## TASK PROMPT
Copy out, word for word, the lines of the material from the one containing "a woman in a" through the one containing "Smiling african guy", including both. Leave the pictures out of your answer.

## DATA SHOWN
--

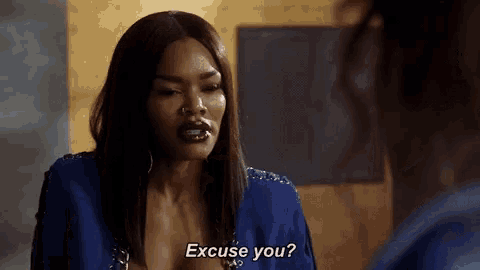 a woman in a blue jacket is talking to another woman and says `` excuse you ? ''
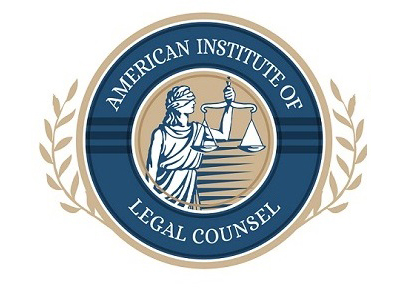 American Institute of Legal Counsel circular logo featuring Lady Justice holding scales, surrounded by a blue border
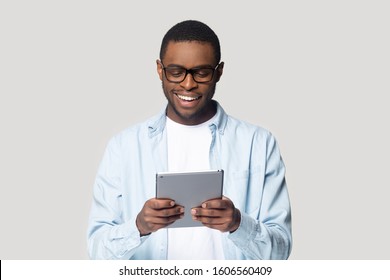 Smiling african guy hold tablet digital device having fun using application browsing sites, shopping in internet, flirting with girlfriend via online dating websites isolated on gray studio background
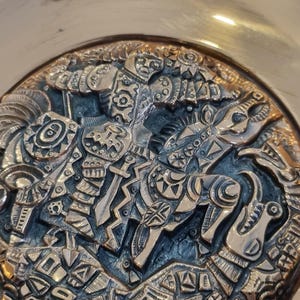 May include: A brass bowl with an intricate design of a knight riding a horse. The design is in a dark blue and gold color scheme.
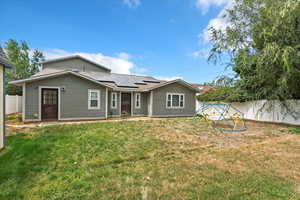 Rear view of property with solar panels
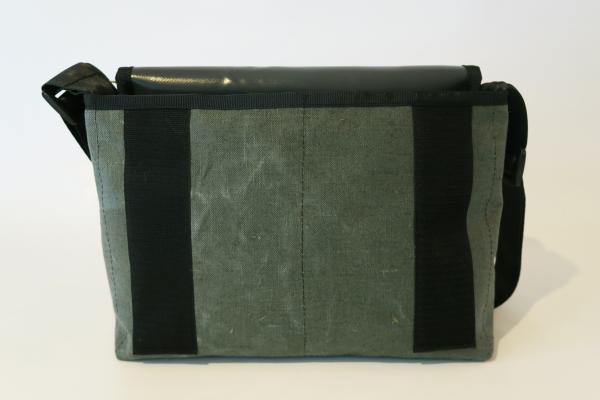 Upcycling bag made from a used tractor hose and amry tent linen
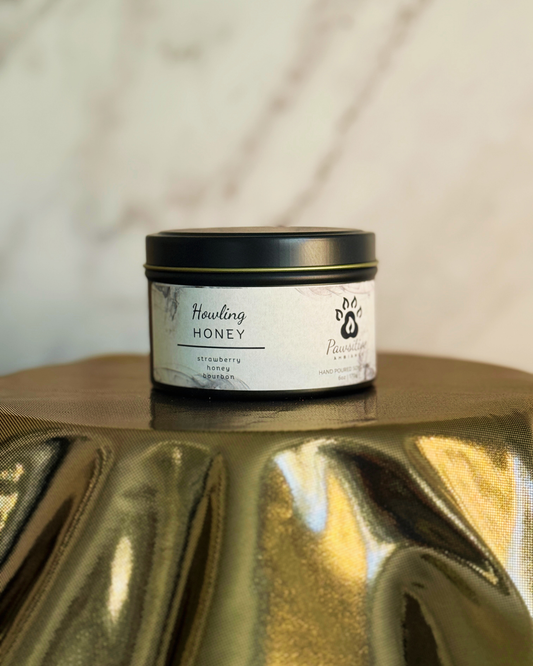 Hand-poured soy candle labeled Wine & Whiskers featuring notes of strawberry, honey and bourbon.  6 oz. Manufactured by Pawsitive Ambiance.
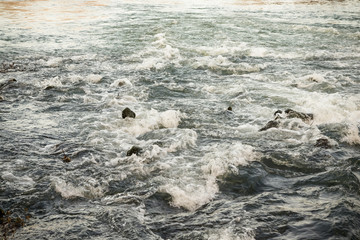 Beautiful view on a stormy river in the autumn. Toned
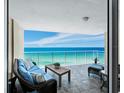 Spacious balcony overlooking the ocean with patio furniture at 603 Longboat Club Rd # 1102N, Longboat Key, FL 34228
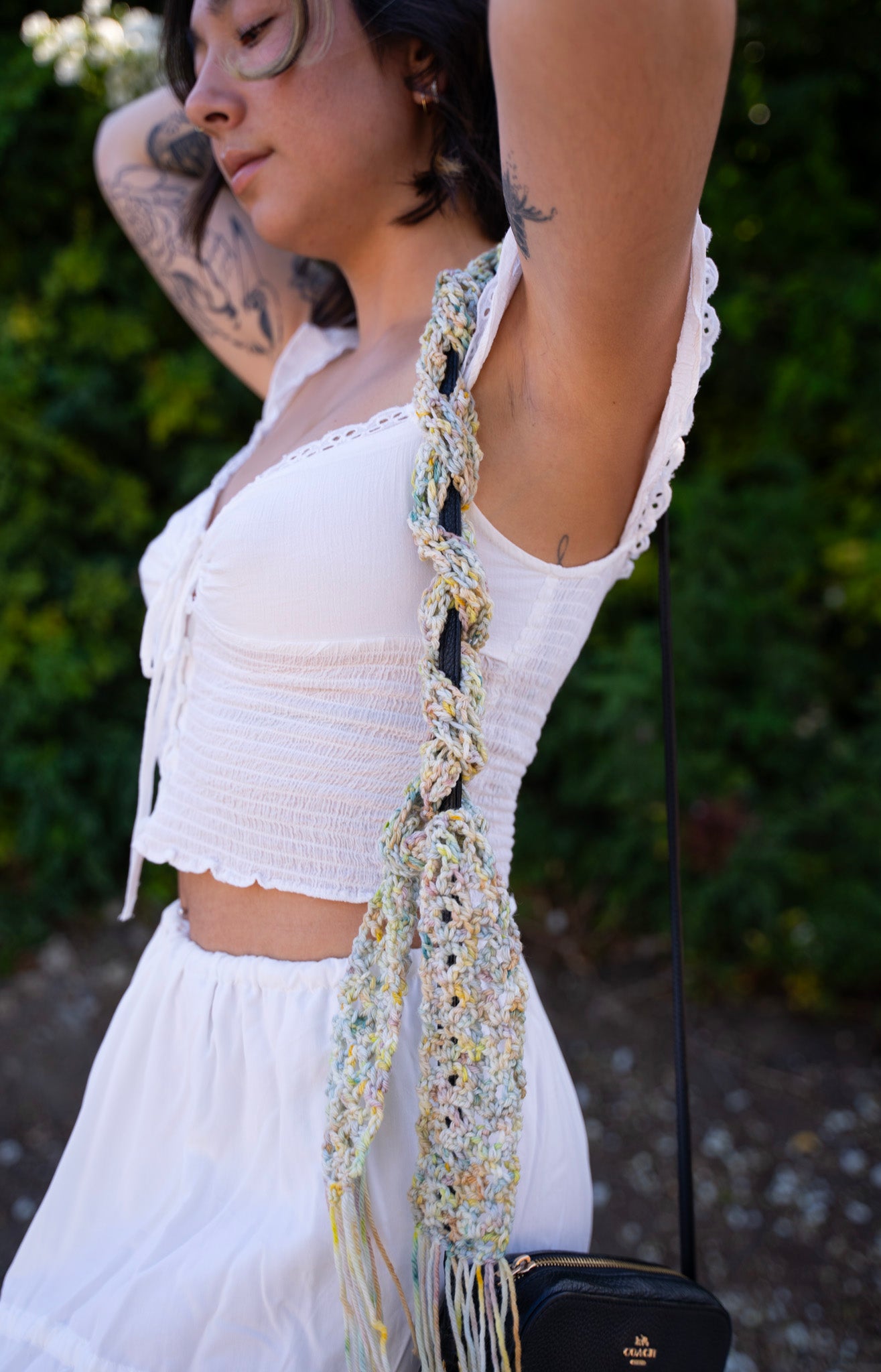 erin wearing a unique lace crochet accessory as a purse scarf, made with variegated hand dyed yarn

--

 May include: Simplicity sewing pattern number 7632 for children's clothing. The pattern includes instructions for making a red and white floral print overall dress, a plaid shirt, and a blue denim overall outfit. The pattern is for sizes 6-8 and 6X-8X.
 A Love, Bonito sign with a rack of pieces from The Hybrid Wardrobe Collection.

--

## COMPLETED TASK
 a woman in a blue jacket is talking to another woman and says `` excuse you ? ''
 American Institute of Legal Counsel circular logo featuring Lady Justice holding scales, surrounded by a blue border
 Smiling african guy hold tablet digital device having fun using application browsing sites, shopping in internet, flirting with girlfriend via online dating websites isolated on gray studio background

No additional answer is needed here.